**INSTRUCTIONS FOR THE TASK**. The full data, repeated exactly, is the only answer needed.
*** DATASET ***
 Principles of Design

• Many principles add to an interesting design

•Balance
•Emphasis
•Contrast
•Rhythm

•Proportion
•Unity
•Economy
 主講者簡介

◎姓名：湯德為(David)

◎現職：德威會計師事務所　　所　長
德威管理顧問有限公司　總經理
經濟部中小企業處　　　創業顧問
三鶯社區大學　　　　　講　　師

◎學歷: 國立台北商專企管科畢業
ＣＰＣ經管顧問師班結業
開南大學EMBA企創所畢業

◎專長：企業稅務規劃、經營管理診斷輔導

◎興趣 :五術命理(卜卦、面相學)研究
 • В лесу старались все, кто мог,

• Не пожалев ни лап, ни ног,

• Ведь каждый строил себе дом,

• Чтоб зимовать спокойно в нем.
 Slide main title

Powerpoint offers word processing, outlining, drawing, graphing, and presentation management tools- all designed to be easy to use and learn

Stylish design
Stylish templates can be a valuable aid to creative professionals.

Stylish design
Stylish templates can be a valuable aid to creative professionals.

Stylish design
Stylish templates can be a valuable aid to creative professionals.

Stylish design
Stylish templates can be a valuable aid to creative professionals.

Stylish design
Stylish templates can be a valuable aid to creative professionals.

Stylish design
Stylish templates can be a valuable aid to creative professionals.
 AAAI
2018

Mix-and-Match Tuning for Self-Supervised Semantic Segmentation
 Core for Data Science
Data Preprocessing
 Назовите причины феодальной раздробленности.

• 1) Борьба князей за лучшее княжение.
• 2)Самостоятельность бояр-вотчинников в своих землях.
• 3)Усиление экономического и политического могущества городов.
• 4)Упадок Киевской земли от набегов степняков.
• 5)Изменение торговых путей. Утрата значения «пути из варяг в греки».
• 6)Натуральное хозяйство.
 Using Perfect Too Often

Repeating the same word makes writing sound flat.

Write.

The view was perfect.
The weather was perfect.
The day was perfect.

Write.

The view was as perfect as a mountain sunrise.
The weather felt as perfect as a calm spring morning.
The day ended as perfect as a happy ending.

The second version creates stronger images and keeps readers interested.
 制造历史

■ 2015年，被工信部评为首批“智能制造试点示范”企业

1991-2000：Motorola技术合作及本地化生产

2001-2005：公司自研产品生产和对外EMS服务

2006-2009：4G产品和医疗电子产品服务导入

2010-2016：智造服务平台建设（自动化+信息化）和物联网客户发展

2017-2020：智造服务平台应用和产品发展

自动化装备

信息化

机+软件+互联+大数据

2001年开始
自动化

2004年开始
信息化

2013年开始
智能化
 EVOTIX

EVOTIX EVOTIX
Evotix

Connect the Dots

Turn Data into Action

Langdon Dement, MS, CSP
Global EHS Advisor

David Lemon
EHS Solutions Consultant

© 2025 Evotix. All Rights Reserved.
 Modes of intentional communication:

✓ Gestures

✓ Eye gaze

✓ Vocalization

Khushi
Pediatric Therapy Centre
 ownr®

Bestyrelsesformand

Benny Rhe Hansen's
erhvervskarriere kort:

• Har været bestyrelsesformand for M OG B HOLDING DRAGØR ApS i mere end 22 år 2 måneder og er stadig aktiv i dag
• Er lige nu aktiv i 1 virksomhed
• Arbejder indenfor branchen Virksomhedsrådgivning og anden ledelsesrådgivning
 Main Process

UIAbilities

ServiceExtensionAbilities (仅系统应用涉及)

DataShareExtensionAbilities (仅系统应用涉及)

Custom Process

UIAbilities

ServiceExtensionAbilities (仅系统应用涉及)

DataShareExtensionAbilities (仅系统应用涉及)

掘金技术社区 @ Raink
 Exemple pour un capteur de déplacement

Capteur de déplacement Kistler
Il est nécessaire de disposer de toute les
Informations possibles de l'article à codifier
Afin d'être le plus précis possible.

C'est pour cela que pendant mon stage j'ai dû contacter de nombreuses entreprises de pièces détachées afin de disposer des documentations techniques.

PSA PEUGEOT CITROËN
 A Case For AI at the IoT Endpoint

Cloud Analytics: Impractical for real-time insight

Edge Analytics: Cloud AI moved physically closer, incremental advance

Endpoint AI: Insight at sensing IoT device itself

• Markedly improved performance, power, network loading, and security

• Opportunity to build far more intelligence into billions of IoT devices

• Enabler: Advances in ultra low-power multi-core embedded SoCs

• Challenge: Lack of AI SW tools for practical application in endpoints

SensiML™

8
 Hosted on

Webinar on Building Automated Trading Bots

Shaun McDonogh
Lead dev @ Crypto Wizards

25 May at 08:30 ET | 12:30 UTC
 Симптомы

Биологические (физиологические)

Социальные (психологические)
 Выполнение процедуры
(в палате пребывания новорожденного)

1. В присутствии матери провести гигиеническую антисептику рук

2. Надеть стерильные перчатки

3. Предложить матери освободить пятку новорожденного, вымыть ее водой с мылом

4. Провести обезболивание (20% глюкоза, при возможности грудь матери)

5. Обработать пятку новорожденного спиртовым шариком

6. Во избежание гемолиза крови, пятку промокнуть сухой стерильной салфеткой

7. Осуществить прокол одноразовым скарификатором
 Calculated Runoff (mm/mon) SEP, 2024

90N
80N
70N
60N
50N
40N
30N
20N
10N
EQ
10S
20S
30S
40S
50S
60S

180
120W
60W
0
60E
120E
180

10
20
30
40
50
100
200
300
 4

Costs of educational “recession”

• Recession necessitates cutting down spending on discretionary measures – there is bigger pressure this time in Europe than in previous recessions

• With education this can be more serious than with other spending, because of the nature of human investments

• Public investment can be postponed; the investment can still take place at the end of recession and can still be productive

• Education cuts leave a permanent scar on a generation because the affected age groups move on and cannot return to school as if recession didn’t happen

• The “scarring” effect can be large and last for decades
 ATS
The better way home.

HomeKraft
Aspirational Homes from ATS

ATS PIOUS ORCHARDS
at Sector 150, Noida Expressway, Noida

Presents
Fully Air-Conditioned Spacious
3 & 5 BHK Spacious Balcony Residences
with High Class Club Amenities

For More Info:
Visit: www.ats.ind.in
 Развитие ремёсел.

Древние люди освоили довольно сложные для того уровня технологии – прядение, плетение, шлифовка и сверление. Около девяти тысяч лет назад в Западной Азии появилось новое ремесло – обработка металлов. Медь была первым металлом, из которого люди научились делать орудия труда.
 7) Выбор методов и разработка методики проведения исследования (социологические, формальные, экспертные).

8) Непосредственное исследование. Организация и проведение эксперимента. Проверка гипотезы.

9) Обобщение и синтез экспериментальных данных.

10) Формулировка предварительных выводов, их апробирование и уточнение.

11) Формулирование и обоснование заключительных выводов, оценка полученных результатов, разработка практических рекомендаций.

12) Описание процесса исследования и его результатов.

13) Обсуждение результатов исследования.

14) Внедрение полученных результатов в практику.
*** End of DATASET ***
**ANSWER TO THIS EXERCISE**.
 Principles of Design

• Many principles add to an interesting design

•Balance
•Emphasis
•Contrast
•Rhythm

•Proportion
•Unity
•Economy
 主講者簡介

◎姓名：湯德為(David)

◎現職：德威會計師事務所　　所　長
德威管理顧問有限公司　總經理
經濟部中小企業處　　　創業顧問
三鶯社區大學　　　　　講　　師

◎學歷: 國立台北商專企管科畢業
ＣＰＣ經管顧問師班結業
開南大學EMBA企創所畢業

◎專長：企業稅務規劃、經營管理診斷輔導

◎興趣 :五術命理(卜卦、面相學)研究
 • В лесу старались все, кто мог,

• Не пожалев ни лап, ни ног,

• Ведь каждый строил себе дом,

• Чтоб зимовать спокойно в нем.
 Slide main title

Powerpoint offers word processing, outlining, drawing, graphing, and presentation management tools- all designed to be easy to use and learn

Stylish design
Stylish templates can be a valuable aid to creative professionals.

Stylish design
Stylish templates can be a valuable aid to creative professionals.

Stylish design
Stylish templates can be a valuable aid to creative professionals.

Stylish design
Stylish templates can be a valuable aid to creative professionals.

Stylish design
Stylish templates can be a valuable aid to creative professionals.

Stylish design
Stylish templates can be a valuable aid to creative professionals.
 AAAI
2018

Mix-and-Match Tuning for Self-Supervised Semantic Segmentation
 Core for Data Science
Data Preprocessing
 Назовите причины феодальной раздробленности.

• 1) Борьба князей за лучшее княжение.
• 2)Самостоятельность бояр-вотчинников в своих землях.
• 3)Усиление экономического и политического могущества городов.
• 4)Упадок Киевской земли от набегов степняков.
• 5)Изменение торговых путей. Утрата значения «пути из варяг в греки».
• 6)Натуральное хозяйство.
 Using Perfect Too Often

Repeating the same word makes writing sound flat.

Write.

The view was perfect.
The weather was perfect.
The day was perfect.

Write.

The view was as perfect as a mountain sunrise.
The weather felt as perfect as a calm spring morning.
The day ended as perfect as a happy ending.

The second version creates stronger images and keeps readers interested.
 制造历史

■ 2015年，被工信部评为首批“智能制造试点示范”企业

1991-2000：Motorola技术合作及本地化生产

2001-2005：公司自研产品生产和对外EMS服务

2006-2009：4G产品和医疗电子产品服务导入

2010-2016：智造服务平台建设（自动化+信息化）和物联网客户发展

2017-2020：智造服务平台应用和产品发展

自动化装备

信息化

机+软件+互联+大数据

2001年开始
自动化

2004年开始
信息化

2013年开始
智能化
 EVOTIX

EVOTIX EVOTIX
Evotix

Connect the Dots

Turn Data into Action

Langdon Dement, MS, CSP
Global EHS Advisor

David Lemon
EHS Solutions Consultant

© 2025 Evotix. All Rights Reserved.
 Modes of intentional communication:

✓ Gestures

✓ Eye gaze

✓ Vocalization

Khushi
Pediatric Therapy Centre
 ownr®

Bestyrelsesformand

Benny Rhe Hansen's
erhvervskarriere kort:

• Har været bestyrelsesformand for M OG B HOLDING DRAGØR ApS i mere end 22 år 2 måneder og er stadig aktiv i dag
• Er lige nu aktiv i 1 virksomhed
• Arbejder indenfor branchen Virksomhedsrådgivning og anden ledelsesrådgivning
 Main Process

UIAbilities

ServiceExtensionAbilities (仅系统应用涉及)

DataShareExtensionAbilities (仅系统应用涉及)

Custom Process

UIAbilities

ServiceExtensionAbilities (仅系统应用涉及)

DataShareExtensionAbilities (仅系统应用涉及)

掘金技术社区 @ Raink
 Exemple pour un capteur de déplacement

Capteur de déplacement Kistler
Il est nécessaire de disposer de toute les
Informations possibles de l'article à codifier
Afin d'être le plus précis possible.

C'est pour cela que pendant mon stage j'ai dû contacter de nombreuses entreprises de pièces détachées afin de disposer des documentations techniques.

PSA PEUGEOT CITROËN
 A Case For AI at the IoT Endpoint

Cloud Analytics: Impractical for real-time insight

Edge Analytics: Cloud AI moved physically closer, incremental advance

Endpoint AI: Insight at sensing IoT device itself

• Markedly improved performance, power, network loading, and security

• Opportunity to build far more intelligence into billions of IoT devices

• Enabler: Advances in ultra low-power multi-core embedded SoCs

• Challenge: Lack of AI SW tools for practical application in endpoints

SensiML™

8
 Hosted on

Webinar on Building Automated Trading Bots

Shaun McDonogh
Lead dev @ Crypto Wizards

25 May at 08:30 ET | 12:30 UTC
 Симптомы

Биологические (физиологические)

Социальные (психологические)
 Выполнение процедуры
(в палате пребывания новорожденного)

1. В присутствии матери провести гигиеническую антисептику рук

2. Надеть стерильные перчатки

3. Предложить матери освободить пятку новорожденного, вымыть ее водой с мылом

4. Провести обезболивание (20% глюкоза, при возможности грудь матери)

5. Обработать пятку новорожденного спиртовым шариком

6. Во избежание гемолиза крови, пятку промокнуть сухой стерильной салфеткой

7. Осуществить прокол одноразовым скарификатором
 Calculated Runoff (mm/mon) SEP, 2024

90N
80N
70N
60N
50N
40N
30N
20N
10N
EQ
10S
20S
30S
40S
50S
60S

180
120W
60W
0
60E
120E
180

10
20
30
40
50
100
200
300
 4

Costs of educational “recession”

• Recession necessitates cutting down spending on discretionary measures – there is bigger pressure this time in Europe than in previous recessions

• With education this can be more serious than with other spending, because of the nature of human investments

• Public investment can be postponed; the investment can still take place at the end of recession and can still be productive

• Education cuts leave a permanent scar on a generation because the affected age groups move on and cannot return to school as if recession didn’t happen

• The “scarring” effect can be large and last for decades
 ATS
The better way home.

HomeKraft
Aspirational Homes from ATS

ATS PIOUS ORCHARDS
at Sector 150, Noida Expressway, Noida

Presents
Fully Air-Conditioned Spacious
3 & 5 BHK Spacious Balcony Residences
with High Class Club Amenities

For More Info:
Visit: www.ats.ind.in
 Развитие ремёсел.

Древние люди освоили довольно сложные для того уровня технологии – прядение, плетение, шлифовка и сверление. Около девяти тысяч лет назад в Западной Азии появилось новое ремесло – обработка металлов. Медь была первым металлом, из которого люди научились делать орудия труда.
 7) Выбор методов и разработка методики проведения исследования (социологические, формальные, экспертные).

8) Непосредственное исследование. Организация и проведение эксперимента. Проверка гипотезы.

9) Обобщение и синтез экспериментальных данных.

10) Формулировка предварительных выводов, их апробирование и уточнение.

11) Формулирование и обоснование заключительных выводов, оценка полученных результатов, разработка практических рекомендаций.

12) Описание процесса исследования и его результатов.

13) Обсуждение результатов исследования.

14) Внедрение полученных результатов в практику.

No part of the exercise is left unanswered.